_TASK TO COMPLETE_. Quote word for word the lines starting at the line with "Considering what is" and ending at the final line of the entries. Leave out any pictures.

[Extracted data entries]
^^^^
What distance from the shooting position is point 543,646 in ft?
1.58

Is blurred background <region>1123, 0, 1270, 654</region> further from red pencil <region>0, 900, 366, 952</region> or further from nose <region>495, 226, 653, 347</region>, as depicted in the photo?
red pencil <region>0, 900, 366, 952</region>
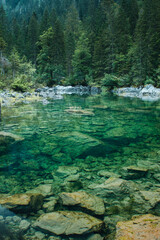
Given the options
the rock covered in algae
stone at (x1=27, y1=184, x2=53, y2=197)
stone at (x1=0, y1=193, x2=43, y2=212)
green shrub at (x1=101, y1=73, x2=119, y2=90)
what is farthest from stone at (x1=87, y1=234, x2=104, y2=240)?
green shrub at (x1=101, y1=73, x2=119, y2=90)

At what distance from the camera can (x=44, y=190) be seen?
343 cm

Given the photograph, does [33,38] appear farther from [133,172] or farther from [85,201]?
[85,201]

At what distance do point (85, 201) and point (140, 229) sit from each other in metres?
1.04

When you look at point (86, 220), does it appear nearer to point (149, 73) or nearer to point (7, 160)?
point (7, 160)

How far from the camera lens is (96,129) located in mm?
7766

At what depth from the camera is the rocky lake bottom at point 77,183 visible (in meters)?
2.46

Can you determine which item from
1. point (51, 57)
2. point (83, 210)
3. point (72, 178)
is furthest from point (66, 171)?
point (51, 57)

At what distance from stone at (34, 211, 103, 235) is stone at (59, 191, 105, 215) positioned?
0.69 feet

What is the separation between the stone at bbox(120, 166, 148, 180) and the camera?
3929 millimetres

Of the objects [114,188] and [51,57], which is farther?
[51,57]

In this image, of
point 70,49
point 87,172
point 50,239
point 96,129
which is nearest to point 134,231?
point 50,239

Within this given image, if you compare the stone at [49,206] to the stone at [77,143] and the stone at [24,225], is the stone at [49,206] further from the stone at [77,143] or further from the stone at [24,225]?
the stone at [77,143]

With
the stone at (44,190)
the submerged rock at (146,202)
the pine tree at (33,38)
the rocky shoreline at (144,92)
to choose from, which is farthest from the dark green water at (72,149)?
the pine tree at (33,38)

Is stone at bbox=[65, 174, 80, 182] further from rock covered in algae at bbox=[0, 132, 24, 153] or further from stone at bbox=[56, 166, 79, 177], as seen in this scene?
rock covered in algae at bbox=[0, 132, 24, 153]
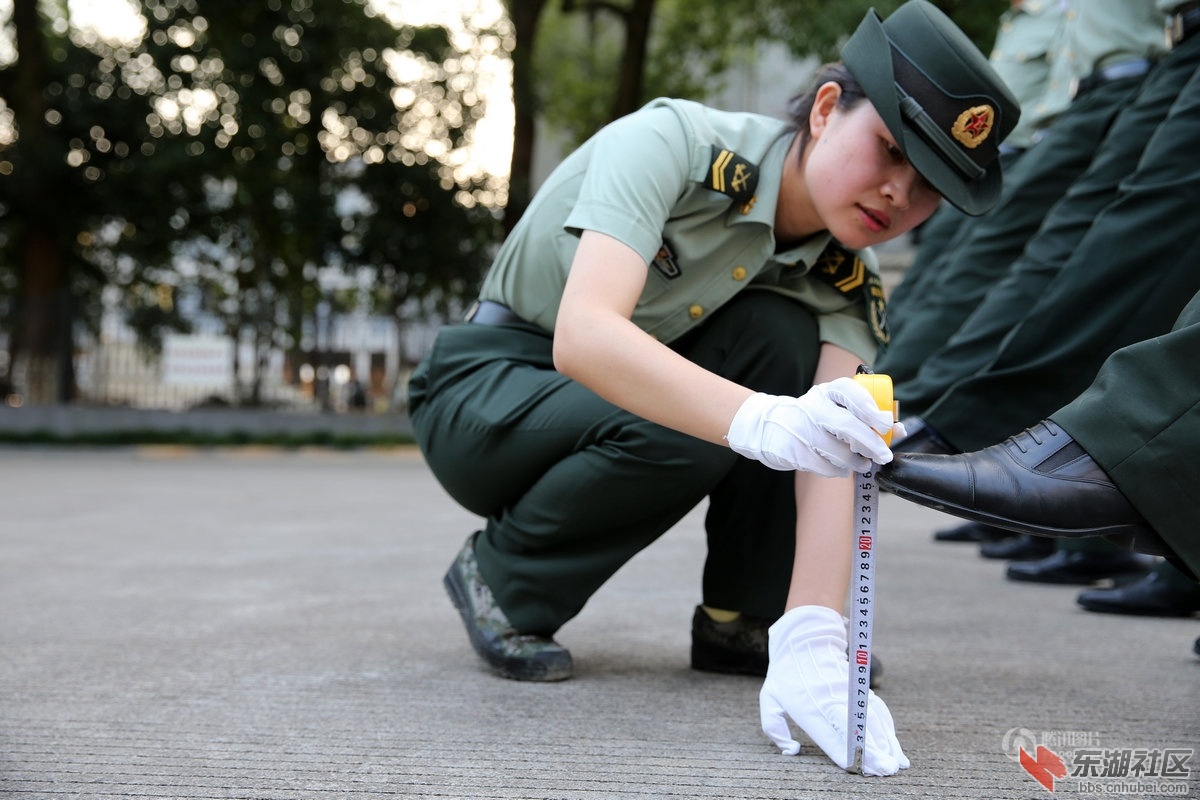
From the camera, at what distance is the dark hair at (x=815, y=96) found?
1931mm

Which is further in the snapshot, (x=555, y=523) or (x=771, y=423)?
(x=555, y=523)

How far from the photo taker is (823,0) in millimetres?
13484

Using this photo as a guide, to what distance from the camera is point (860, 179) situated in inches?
74.8

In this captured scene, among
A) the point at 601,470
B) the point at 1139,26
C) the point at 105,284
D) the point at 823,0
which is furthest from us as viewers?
the point at 105,284

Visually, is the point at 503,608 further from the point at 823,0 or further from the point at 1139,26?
the point at 823,0

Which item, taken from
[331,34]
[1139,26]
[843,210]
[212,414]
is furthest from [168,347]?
[843,210]

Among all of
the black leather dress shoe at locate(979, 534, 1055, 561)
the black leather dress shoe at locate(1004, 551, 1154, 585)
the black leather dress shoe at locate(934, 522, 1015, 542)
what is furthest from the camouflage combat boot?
the black leather dress shoe at locate(934, 522, 1015, 542)

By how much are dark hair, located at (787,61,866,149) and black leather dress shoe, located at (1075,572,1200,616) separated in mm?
1696

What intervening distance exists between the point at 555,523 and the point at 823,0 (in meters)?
12.3

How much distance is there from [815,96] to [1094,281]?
797 mm

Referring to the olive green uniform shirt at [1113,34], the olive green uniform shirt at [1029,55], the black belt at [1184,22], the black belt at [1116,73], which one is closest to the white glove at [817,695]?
the black belt at [1184,22]

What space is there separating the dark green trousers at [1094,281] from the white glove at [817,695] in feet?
3.32

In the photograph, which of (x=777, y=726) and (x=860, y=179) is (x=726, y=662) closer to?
(x=777, y=726)

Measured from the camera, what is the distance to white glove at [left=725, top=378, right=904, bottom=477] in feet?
4.79
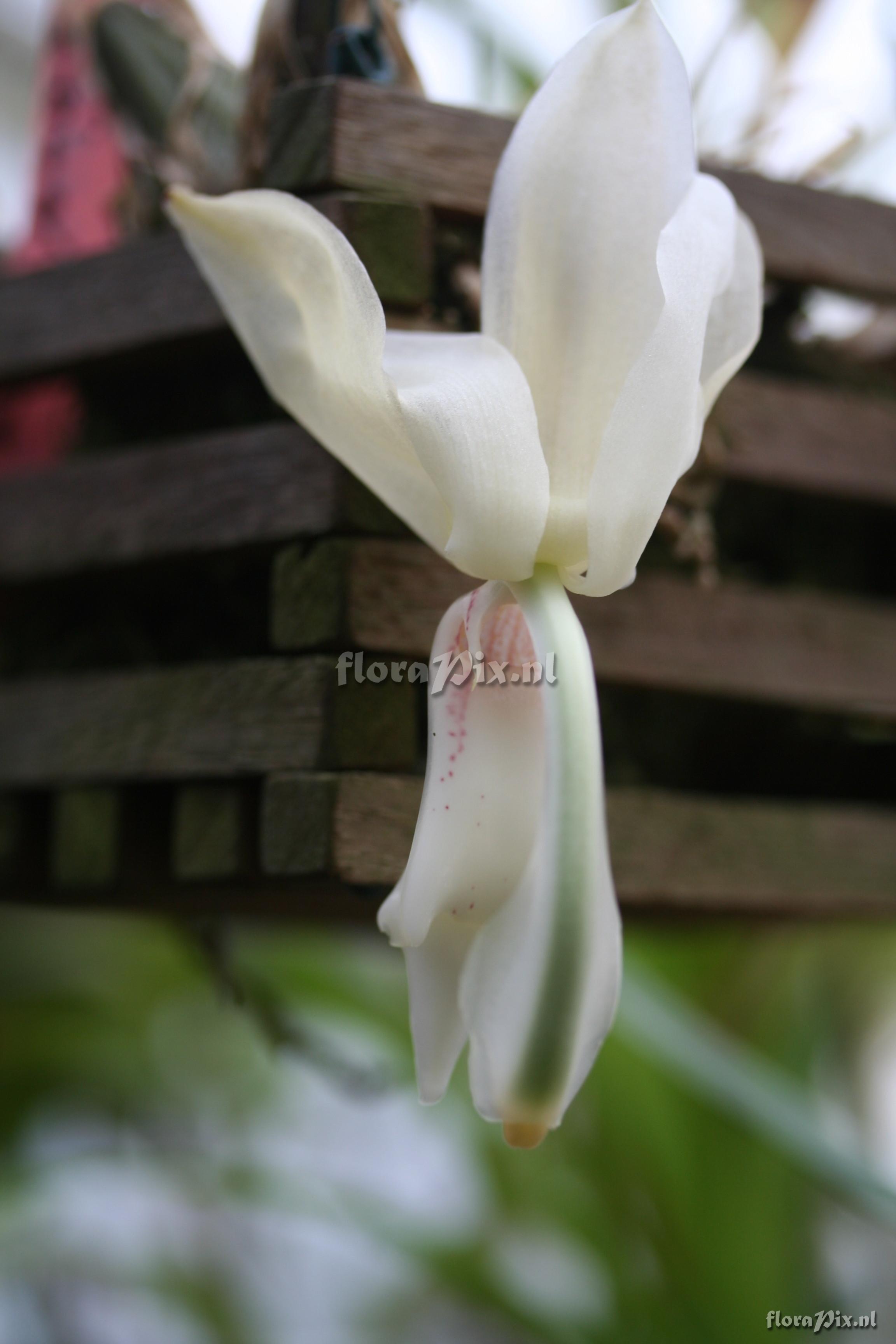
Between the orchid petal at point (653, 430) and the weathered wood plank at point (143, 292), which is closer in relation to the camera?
the orchid petal at point (653, 430)

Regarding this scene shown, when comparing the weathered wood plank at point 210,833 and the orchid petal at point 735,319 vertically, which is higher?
the orchid petal at point 735,319

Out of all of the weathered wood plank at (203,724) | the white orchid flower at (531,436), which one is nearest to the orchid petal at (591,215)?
the white orchid flower at (531,436)

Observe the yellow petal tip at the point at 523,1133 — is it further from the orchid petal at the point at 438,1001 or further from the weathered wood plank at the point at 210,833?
the weathered wood plank at the point at 210,833

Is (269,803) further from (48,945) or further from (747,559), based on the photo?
(48,945)

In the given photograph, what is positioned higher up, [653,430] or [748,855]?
[653,430]

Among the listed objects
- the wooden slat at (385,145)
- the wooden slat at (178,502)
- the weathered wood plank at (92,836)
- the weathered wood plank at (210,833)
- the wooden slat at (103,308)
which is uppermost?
the wooden slat at (385,145)

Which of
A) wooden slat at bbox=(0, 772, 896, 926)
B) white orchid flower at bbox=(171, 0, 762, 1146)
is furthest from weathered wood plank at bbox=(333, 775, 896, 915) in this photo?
white orchid flower at bbox=(171, 0, 762, 1146)

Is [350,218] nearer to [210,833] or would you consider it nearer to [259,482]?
[259,482]

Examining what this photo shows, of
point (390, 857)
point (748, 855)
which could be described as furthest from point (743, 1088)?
point (390, 857)
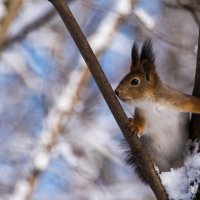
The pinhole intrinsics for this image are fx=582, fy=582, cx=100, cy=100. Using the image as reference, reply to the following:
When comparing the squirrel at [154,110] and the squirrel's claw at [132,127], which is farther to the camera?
the squirrel at [154,110]

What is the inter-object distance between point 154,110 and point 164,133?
0.08 metres

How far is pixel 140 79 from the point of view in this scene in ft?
6.06

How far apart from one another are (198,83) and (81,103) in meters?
1.86

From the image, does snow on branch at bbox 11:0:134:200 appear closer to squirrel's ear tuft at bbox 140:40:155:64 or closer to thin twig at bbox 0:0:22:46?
thin twig at bbox 0:0:22:46

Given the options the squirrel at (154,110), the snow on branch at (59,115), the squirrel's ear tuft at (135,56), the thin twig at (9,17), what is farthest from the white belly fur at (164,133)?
the thin twig at (9,17)

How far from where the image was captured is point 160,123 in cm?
181

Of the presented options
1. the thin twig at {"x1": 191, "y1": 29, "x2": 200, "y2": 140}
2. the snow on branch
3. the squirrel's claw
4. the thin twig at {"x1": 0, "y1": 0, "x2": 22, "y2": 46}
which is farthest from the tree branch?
the thin twig at {"x1": 0, "y1": 0, "x2": 22, "y2": 46}

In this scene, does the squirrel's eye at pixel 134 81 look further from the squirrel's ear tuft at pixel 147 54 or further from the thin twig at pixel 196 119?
the thin twig at pixel 196 119

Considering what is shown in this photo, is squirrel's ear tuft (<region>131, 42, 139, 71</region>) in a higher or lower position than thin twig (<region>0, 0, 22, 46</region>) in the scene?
higher

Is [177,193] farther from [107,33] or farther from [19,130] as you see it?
[19,130]

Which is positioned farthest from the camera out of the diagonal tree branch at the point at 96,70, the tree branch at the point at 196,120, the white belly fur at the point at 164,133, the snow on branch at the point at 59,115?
the snow on branch at the point at 59,115

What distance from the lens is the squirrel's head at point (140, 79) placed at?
1800mm

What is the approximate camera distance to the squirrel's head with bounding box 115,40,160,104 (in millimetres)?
1800

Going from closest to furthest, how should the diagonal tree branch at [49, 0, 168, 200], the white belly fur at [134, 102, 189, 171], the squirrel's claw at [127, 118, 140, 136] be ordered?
the diagonal tree branch at [49, 0, 168, 200], the squirrel's claw at [127, 118, 140, 136], the white belly fur at [134, 102, 189, 171]
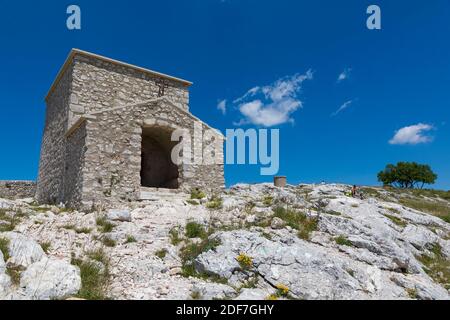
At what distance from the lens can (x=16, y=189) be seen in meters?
^^^^
_ANSWER TO THE PROBLEM_.
Considering what is shown in this photo, is squirrel's ear tuft (<region>131, 42, 139, 71</region>) in a higher or lower position than thin twig (<region>0, 0, 22, 46</region>) in the scene?
higher

Is [177,193] farther from [107,33] or farther from [19,130] as you see it?
[19,130]

Which is positioned farthest from the camera out of the diagonal tree branch at the point at 96,70, the tree branch at the point at 196,120, the white belly fur at the point at 164,133, the snow on branch at the point at 59,115?
the snow on branch at the point at 59,115

What distance from the lens is the squirrel's head at point (140, 79) placed at?
1800mm

What is the approximate camera distance to the squirrel's head with bounding box 115,40,160,104 (in millimetres)?
1800

Going from closest to furthest, how should the diagonal tree branch at [49, 0, 168, 200], the white belly fur at [134, 102, 189, 171], the squirrel's claw at [127, 118, 140, 136] be ordered?
the diagonal tree branch at [49, 0, 168, 200], the squirrel's claw at [127, 118, 140, 136], the white belly fur at [134, 102, 189, 171]
At what distance from the lens can (x=16, y=189) be seen in meters?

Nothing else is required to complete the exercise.